* _SELECTED PASSAGE_:
▬▬▬▬▬▬▬▬▬▬

# lavender violet fo



## winestonefarm (Oct 6, 2008)

vicki
are you still using this? i got hooked and now denise isn't carrying it. does anyone know where to find it? 

thanks, 
jodi


----------



## hsmomof4 (Oct 31, 2008)

Jodi,
funny you should mention this...Denise just put out feelers on the list about it. I told her that I'd take at least 2#. Is there anyone else on here who uses/used it who would like some and isn't on the other list for the co-op? The price is $16/lb.


----------



## adillenal (Feb 6, 2009)

yes. I use it and am about out. What other list should I be one?


----------



## NubianSoaps.com (Oct 26, 2007)

Be careful with it, remember when I first tested it for Lil it siezed and then an oil slick...it was reformulated and the new one is fine now. You have to put it in early before trace and really get it mixed into the soap before trace (I have this same warning on my Cranberry Marmalade) I still have about 9 pounds left, when I get down further I am going to have it duped.


----------



## hsmomof4 (Oct 31, 2008)

▬▬▬▬▬▬▬▬▬▬

* _GIVEN DATA_:

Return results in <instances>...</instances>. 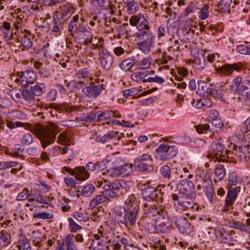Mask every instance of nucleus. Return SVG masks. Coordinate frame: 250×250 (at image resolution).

▬▬▬▬▬▬▬▬▬▬

* _TASK 1_: From the lavender violet thread, output the part that opens with the words containing "# lavender violet" and closes with "to find it?".
* _TASK 2_: Decide whether each statement agrees with the lavender violet thread, answering yes or no and quoting the deciding words from the thread: (a) The oil is offered at $16 per pound. (b) The oil should be added after trace. (c) The poster at NubianSoaps.com still has about 9 pounds of it.

* _FINAL RESULT 1_:
# lavender violet fo



## winestonefarm (Oct 6, 2008)

vicki
are you still using this? i got hooked and now denise isn't carrying it. does anyone know where to find it?

* _FINAL RESULT 2_:
(a) Yes: "The price is $16/lb."
(b) No: "You have to put it in early before trace"
(c) Yes: "I still have about 9 pounds left"